Third, working with bipartite exerted a personal toll for a period of months. To explain this, I should say that my core identity as a PI is that I am an “unblocker.” I don’t care about what is blocking a project: if I can hop in and contribute code, answer a question, or email a colleague to get something moving again, I drop everything and do it.
That attitude simply doesn’t fly with agents. You can unblock agent A and let it run, but by the time you check in and unblock agents B, C, and D, agent A is ready again for input and the work never stops. For a period of several months I couldn’t sleep for more than three hours at a time. I have the git logs to prove it.

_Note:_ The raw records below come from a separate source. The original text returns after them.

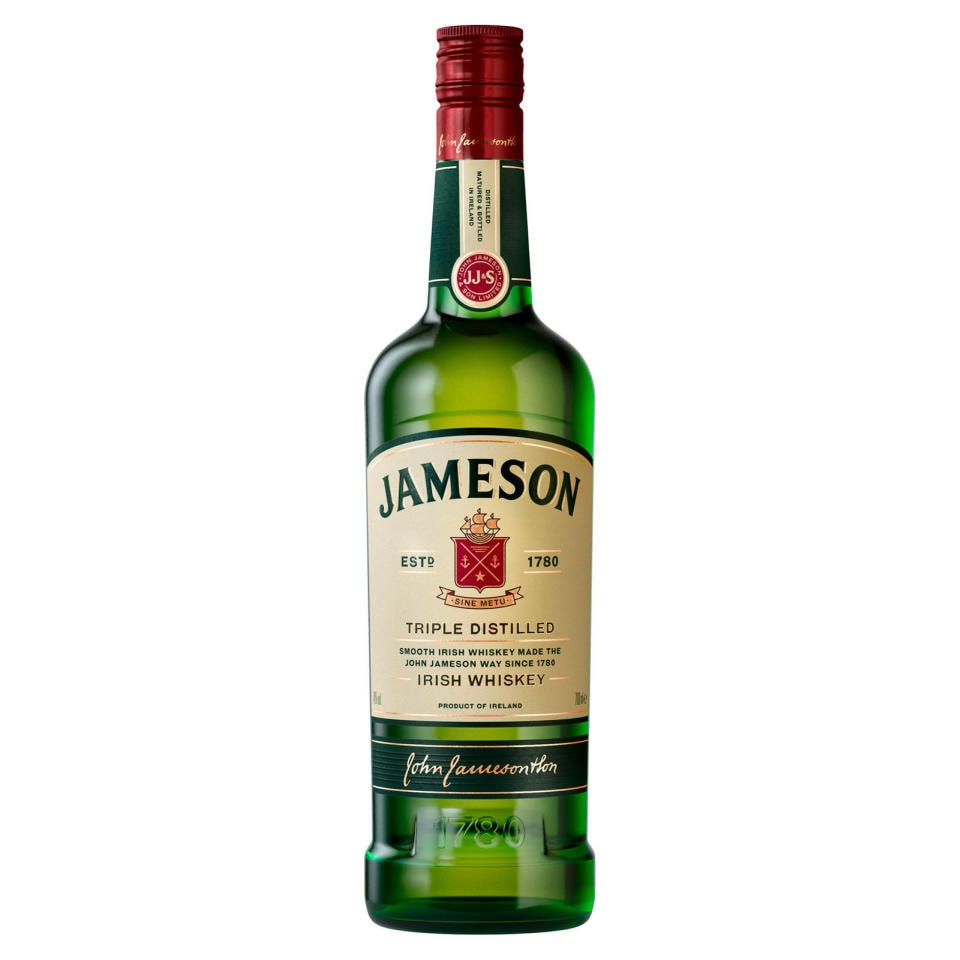 JAMESON Ουίσκι Ιρλανδίας Triple Distilled 700ml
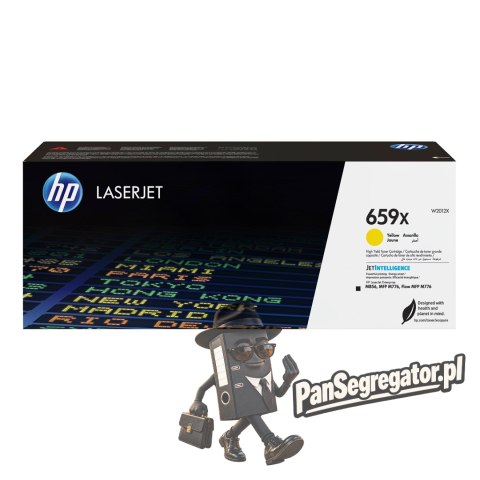 HP 659X toner oryginalny - żółty (W2012X)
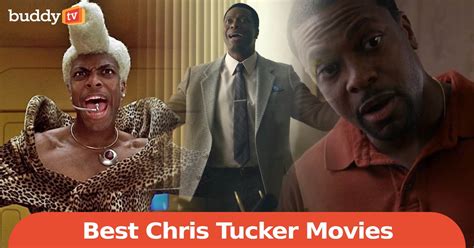 10 Best Chris Tucker Movies in Order, Ranked by Viewers - BuddyTV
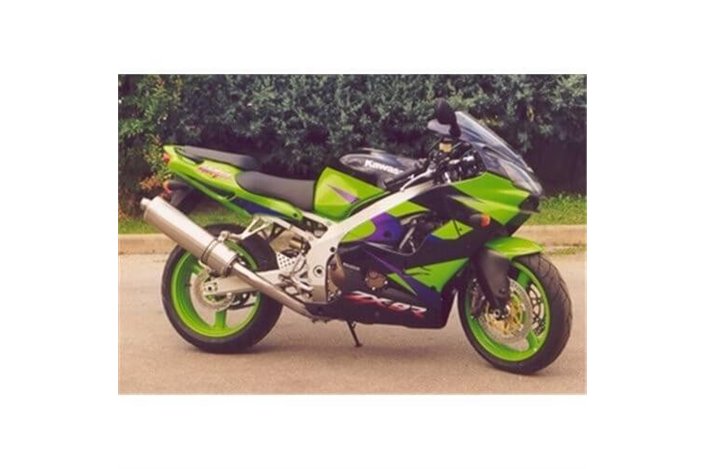 Klemme Aluminium Abgas Genehmigt Räumen Kawasaki Zx9R Ninja 1998-2000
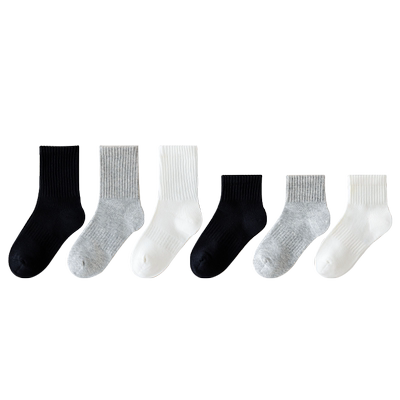 俞兆林儿童袜子春秋纯棉学生袜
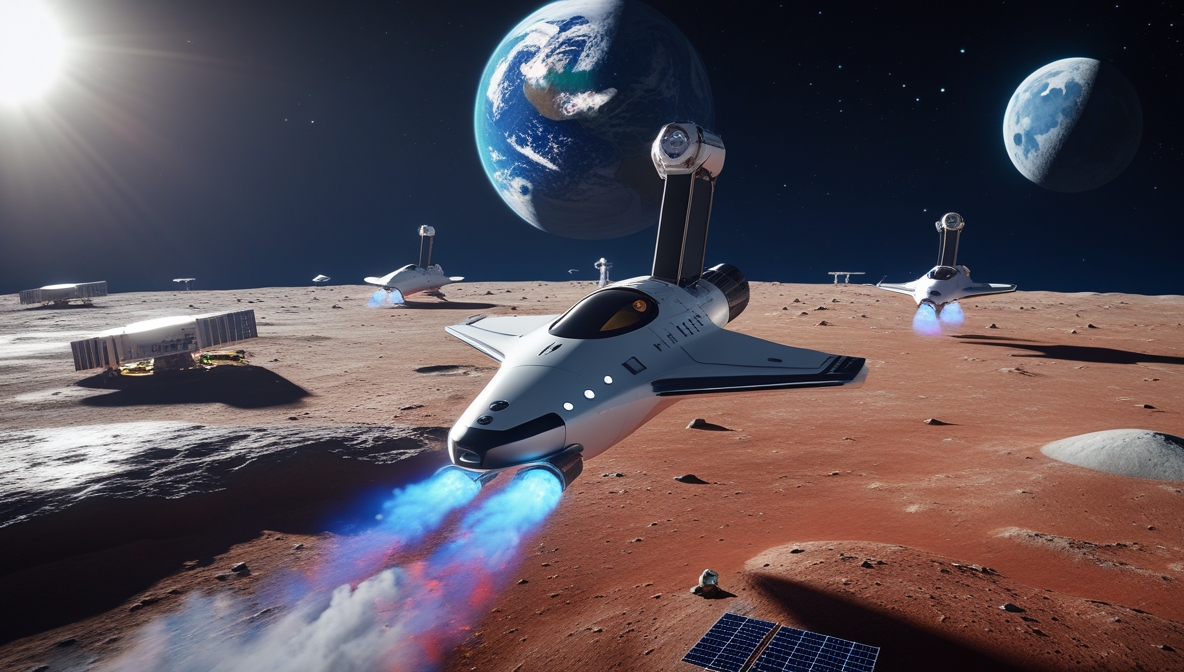 The New Space Age: How Private Companies Are Revolutionizing Space Exploration and Paving the Way to Mars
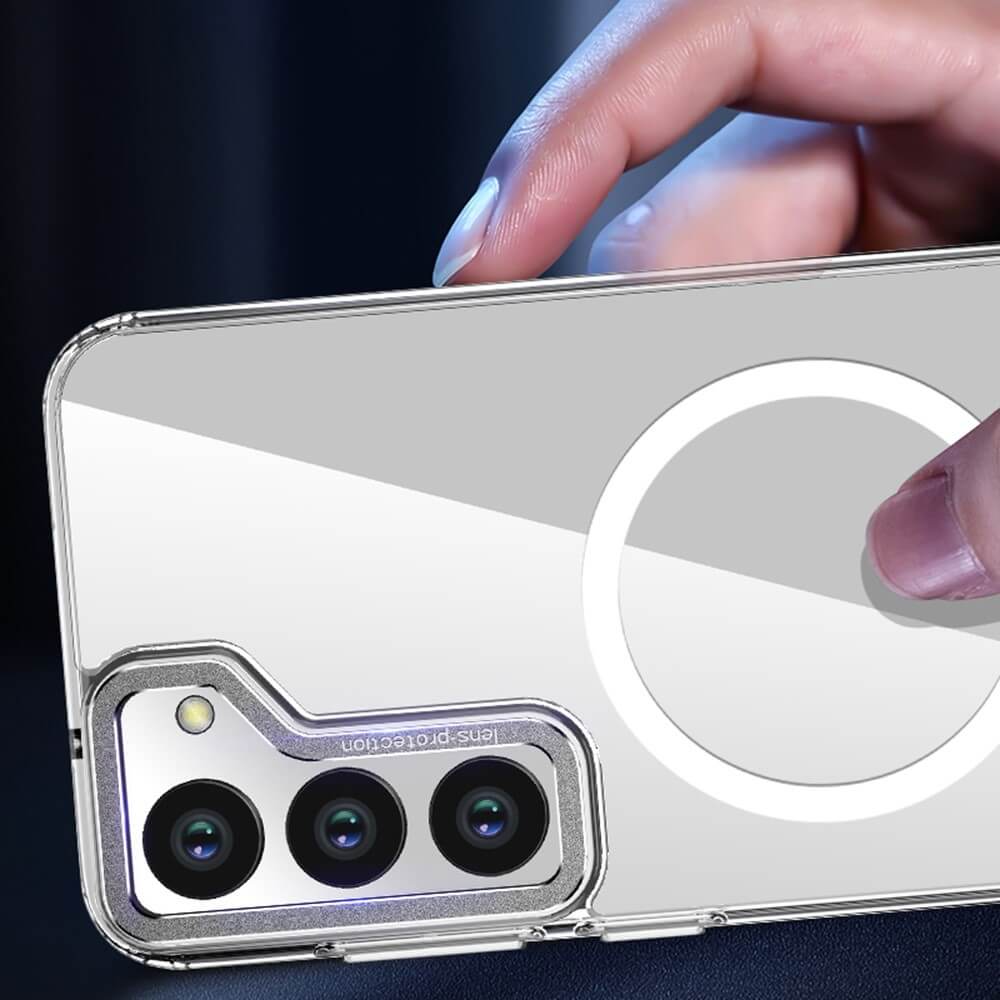 Galaxy S23+ - Hybrid Backcase mit Magnet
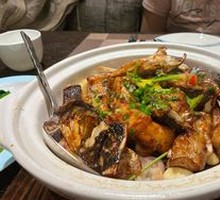 Clay Pot Big Fish Head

It felt like some strange combination of joy and being chained to a treadmill. The joy was real: every day felt like Christmas day, knowing how much I would be able to accomplish. Projects I had always dreamed of, but that would have required a big, technically strong team working for a year just to determine viability, were suddenly pursuable alone. On the other hand I was Sisyphus, bound to keep on pushing that rock up the hill 24/7. This was my manifestation of what Andrej Karpathy calls “AI psychosis.” Getting out of it required the help of my wife and a renewed dedication to mindfulness and the humans in my life.
Bipartite is on GitHub under an MIT license, with documentation here. It is early, opinionated, and rough. It is my mise en place and it suits the way I work. Perhaps you work differently, in which case you might use it for inspiration. Or you can submit an issue!
My work is supported by NIH and HHMI, and I’m very grateful to taxpayers and the HHMI for their support.